La civilisation humaine s’est effondrée, mais les trains roulent toujours. Des trains gigantesques à bord desquels on trouve encore quelques survivants, mais surtout beaucoup de richesses. Et dans Enginefall, ce sont ces richesses que l’on devra récupérer… quitte à en mourir.
Développé et publié par Red Rover Interactive, Enginefall a des allures d’enfant secret entre un extraction shooter et Snowpiercer, où un train circule éternellement à travers un hiver impénétrable et mortellement dangereux.

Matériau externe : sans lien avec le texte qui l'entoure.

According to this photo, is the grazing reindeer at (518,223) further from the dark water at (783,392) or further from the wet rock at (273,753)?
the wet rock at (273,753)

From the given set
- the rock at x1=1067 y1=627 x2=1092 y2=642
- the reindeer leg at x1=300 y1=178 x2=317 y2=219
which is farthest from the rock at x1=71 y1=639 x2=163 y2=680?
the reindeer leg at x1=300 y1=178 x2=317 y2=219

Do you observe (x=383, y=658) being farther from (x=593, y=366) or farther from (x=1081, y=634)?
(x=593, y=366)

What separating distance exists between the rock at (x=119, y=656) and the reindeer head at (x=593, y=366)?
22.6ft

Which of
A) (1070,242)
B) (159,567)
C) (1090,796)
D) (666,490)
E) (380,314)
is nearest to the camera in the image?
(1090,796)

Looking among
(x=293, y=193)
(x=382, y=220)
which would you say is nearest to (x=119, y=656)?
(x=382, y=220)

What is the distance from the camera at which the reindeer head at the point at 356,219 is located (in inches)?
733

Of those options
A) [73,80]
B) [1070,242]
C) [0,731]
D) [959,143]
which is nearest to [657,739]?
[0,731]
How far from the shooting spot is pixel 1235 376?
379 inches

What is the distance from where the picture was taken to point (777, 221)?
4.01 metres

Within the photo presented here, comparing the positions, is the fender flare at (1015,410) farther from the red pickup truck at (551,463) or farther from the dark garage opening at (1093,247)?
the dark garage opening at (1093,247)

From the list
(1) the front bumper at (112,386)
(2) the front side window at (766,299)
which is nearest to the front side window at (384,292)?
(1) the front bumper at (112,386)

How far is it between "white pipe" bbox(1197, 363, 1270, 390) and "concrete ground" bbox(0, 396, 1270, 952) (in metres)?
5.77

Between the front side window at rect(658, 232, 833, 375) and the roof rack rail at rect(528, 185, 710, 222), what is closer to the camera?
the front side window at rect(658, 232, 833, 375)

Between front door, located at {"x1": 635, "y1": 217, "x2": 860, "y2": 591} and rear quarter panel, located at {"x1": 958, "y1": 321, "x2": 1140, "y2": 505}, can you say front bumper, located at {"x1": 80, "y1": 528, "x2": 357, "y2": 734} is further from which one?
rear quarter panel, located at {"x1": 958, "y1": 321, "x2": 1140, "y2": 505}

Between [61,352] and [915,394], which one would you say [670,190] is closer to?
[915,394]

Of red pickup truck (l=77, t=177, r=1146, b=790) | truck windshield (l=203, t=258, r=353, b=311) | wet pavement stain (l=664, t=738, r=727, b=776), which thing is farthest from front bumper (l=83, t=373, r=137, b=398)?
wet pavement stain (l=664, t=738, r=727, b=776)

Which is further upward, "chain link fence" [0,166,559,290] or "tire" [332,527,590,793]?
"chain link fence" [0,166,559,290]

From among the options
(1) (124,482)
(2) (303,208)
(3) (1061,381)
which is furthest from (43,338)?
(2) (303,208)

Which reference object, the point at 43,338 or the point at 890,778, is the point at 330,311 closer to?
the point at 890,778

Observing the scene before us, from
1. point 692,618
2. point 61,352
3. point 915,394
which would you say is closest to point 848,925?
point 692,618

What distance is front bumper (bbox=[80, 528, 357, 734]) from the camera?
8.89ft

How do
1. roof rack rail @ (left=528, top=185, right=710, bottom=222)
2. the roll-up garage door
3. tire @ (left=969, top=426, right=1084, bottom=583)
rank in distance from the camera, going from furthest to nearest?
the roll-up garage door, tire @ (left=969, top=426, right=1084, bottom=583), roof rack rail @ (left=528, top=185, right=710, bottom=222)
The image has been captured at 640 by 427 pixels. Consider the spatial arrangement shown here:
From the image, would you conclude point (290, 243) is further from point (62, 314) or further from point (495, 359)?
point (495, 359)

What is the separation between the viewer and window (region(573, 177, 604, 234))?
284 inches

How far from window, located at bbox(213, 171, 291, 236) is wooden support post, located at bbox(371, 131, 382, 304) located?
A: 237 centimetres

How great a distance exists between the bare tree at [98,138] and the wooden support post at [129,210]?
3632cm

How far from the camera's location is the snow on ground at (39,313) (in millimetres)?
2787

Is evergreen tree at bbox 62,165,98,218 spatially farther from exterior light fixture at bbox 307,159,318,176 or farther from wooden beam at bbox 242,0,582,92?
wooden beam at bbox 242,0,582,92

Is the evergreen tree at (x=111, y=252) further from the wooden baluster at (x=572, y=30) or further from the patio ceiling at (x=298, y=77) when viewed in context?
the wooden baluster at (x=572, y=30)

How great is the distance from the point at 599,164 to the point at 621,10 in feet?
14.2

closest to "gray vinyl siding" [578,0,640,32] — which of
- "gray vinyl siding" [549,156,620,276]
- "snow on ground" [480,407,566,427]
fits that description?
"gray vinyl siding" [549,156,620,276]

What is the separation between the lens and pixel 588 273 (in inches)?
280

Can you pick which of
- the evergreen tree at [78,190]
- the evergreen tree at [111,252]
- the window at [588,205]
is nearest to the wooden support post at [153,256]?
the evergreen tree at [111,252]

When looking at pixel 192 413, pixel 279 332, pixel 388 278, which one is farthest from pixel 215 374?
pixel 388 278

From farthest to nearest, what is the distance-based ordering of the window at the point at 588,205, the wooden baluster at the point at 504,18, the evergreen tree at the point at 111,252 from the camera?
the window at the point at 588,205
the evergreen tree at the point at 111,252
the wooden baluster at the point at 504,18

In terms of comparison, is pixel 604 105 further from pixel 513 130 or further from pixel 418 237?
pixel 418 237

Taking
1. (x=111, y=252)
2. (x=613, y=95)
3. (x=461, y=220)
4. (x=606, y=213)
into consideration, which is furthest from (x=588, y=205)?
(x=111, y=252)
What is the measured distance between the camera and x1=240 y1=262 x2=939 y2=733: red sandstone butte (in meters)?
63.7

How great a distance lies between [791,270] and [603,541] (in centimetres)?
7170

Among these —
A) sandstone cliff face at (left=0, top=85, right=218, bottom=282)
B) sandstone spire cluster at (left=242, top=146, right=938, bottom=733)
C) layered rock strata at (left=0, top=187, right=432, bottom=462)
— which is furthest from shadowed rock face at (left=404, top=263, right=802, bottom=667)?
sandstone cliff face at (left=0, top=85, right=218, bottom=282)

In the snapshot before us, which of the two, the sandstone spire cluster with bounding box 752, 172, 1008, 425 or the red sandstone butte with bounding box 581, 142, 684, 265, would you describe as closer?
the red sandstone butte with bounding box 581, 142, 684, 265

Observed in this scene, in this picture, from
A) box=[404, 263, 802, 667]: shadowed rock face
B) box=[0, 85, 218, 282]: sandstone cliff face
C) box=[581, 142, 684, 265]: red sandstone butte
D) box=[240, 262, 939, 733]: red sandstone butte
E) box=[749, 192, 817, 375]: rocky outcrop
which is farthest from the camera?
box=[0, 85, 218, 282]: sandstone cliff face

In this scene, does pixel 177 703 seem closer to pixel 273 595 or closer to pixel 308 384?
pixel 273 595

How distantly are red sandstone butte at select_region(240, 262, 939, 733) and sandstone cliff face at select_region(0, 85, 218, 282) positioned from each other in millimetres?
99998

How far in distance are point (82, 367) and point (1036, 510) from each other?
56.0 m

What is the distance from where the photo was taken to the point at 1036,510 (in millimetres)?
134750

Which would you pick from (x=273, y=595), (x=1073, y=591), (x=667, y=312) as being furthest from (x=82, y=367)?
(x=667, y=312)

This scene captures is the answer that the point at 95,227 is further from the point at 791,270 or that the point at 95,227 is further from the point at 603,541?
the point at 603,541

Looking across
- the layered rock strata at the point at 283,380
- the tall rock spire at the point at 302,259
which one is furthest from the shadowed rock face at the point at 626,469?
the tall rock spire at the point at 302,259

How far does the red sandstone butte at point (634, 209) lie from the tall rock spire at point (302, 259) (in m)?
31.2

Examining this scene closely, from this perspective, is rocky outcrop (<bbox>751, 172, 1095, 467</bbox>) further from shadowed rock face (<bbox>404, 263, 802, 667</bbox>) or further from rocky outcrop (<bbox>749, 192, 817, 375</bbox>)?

Ici, point de congères, mais plutôt une atmosphère empoisonnée qui nous obligera à nous équiper d’un masque à gaz. Et des trains, évidemment. Des trains à bord desquels on embarquera en troisième classe, avant de se frayer un chemin vers l’avant et les ressources rares qui s’y trouvent.
Attention, cependant, car nous ne sommes pas seuls: il y a d’abord les mesures de sécurité du train, mais aussi les pillards, des personnages non joueurs qui souhaitent nous faire la peau. Et, ensuite, il y a les autres joueurs. Car si Enginefall peut se jouer en solo, les parties sont conçues pour accueillir plusieurs participants.
Ceux-ci devront apprendre à collaborer entre eux, mais rien n’empêche, non plus, quelqu’un de venir vous détrousser, voire carrément de vous expédier ad patres, histoire de mettre la main sur votre butin. Le danger sera particulièrement important vers la fin d’une partie complète, lorsque nous aurons atteint la tête d’un train, et que l’un des joueurs pourra hériter du titre de conducteur, qui est accompagné d’avantages importants.
Collaborer, donc. Collaborer en construisant divers bâtiments et machines. Collaborer en extrayant des ressources. Collaborer en affrontant des ennemis. Mais collaborer jusqu’à quel moment?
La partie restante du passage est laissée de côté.